Дурова, видя все то, что около нее происходило, и слушая то, что говорилось, ни глазам своим, ни ушам не верила: она никак не могла себе представить, что сидит в кругу первейших знаменитостей России и слушает их болтовню, перемешанную иногда серьезными замечаниями, которые она жадно ловила. Ничего подобного она не видела среди военных. Правда, здесь она попала в самый высший круг, который принял ее запросто, по-семейному, там же она большей частью толкалась в кругу субалтерных офицеров и солдат; к высшим же военным лицам она имела только служебное и самое косвенное отношение. Здесь ее необыкновенно поразил контраст между серьезностью беседы и самыми простыми шутками и остротами, которыми в особенности пробавлялся Тургенев: ученые мужи, светила государства болтают и дурачатся как школьники! Но это именно и подкупало ее молодое сердце. Это-то отсутствие педантичности и очаровывало ее: и этот смешной, в бархатных сапогах, «великий Державин», норовящий кого-то все «по усам» да «по усам» и засыпающий при всяком удобном случае; этот тихий, как будто бы застенчивый Карамзин, «главный историограф» и автор «Бедной Лизы», над которою плакала Россия, скромно отпарирующий нападки Тургенева; знаменитый Сперанский, любимец царя и преобразователь правительственного механизма всего государства, такой ласковый, добрый, так деликатно умевший успокоить ее личное волнение и так неподражаемо обходительный, нежно игривый с своею Лизою; этот болтун Тургенев, все видящий в смешном виде, и даже этот сладкоречивый Магницкий, ловко «уклоняющийся» от шаха, — все это глубоко и хорошо задело ее мысль, ее впечатлительность.
«Серьезные люди шутят», — думала она… Да разве это не то же, что ее товарищи уланы, иногда после самой кровавой схватки с врагом, тотчас перестают о ней говорить или вспоминать ее подробности, эпизоды, вспоминать убитых, толкуют или о том, что гуся где-нибудь раздобыли, или играют с Жучкой, или рассказывают сказки, предаются воспоминаниям самого мирного свойства? Это для них отдохновение, отвлечение мысли от одного направления к другому — это освежение мысли…

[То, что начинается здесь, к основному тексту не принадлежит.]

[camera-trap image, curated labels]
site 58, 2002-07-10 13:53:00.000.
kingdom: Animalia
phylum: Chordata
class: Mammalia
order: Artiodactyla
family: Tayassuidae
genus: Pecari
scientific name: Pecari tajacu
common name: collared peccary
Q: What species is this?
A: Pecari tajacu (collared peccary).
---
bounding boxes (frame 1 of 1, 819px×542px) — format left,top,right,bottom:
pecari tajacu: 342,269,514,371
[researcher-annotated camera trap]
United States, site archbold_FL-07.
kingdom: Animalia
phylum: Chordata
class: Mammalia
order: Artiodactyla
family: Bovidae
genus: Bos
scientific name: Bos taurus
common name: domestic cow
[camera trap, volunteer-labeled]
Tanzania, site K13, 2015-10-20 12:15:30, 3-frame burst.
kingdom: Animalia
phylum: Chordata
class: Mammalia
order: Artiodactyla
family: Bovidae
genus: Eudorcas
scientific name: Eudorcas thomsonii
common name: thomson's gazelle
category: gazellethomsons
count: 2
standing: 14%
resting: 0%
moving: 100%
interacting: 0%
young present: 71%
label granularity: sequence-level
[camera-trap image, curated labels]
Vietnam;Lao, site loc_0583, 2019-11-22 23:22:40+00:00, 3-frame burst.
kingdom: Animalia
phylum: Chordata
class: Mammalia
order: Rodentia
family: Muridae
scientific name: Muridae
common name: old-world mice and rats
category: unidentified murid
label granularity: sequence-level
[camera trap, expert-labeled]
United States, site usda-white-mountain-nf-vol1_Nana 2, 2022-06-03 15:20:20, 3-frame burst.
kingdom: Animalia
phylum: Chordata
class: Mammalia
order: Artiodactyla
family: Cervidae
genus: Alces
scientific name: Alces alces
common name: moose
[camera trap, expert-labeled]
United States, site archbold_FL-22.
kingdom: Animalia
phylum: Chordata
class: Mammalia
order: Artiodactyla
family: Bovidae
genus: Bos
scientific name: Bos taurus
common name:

«Сапоги Редеди», «зубочистка Феодосия Печерского», «академик Васька с мышью на шее» — все это так и подмывало ее, и ей становилось и легко, и весело среди знаменитостей… Прежде она любила читать; чтение развило в ней природное воображение; внутренняя кипучесть искала простора, свободы, деятельности, — и она очертя голову бросилась в омут боевой жизни — другого исхода не было… А тут она начинает чувствовать, что для женщины могла бы быть и другая, свободная, светлая, деятельная жизнь — не на коне, не с пикою в руке…
Этот вечер у Сперанского невидимо для нее самой забросил в ее молодую, впечатлительную душу зерно будущего развития… Две самые крупные личности в истории русского просвещения — Новиков и Радищев, и она об них прежде ничего не слыхала, ничего не читала, хотя так много слышала и читала о Державине, Карамзине, Хераскове, Ломоносове…
— А на вас юпочки есть? — конфиденциально шепчет Лиза своему новому другу.
— Нет, милая.
И ей трудно не расхохотаться, тем более что Лиза ведет себя так таинственно и серьезно, как будто ей поручено было хранение важной государственной тайны.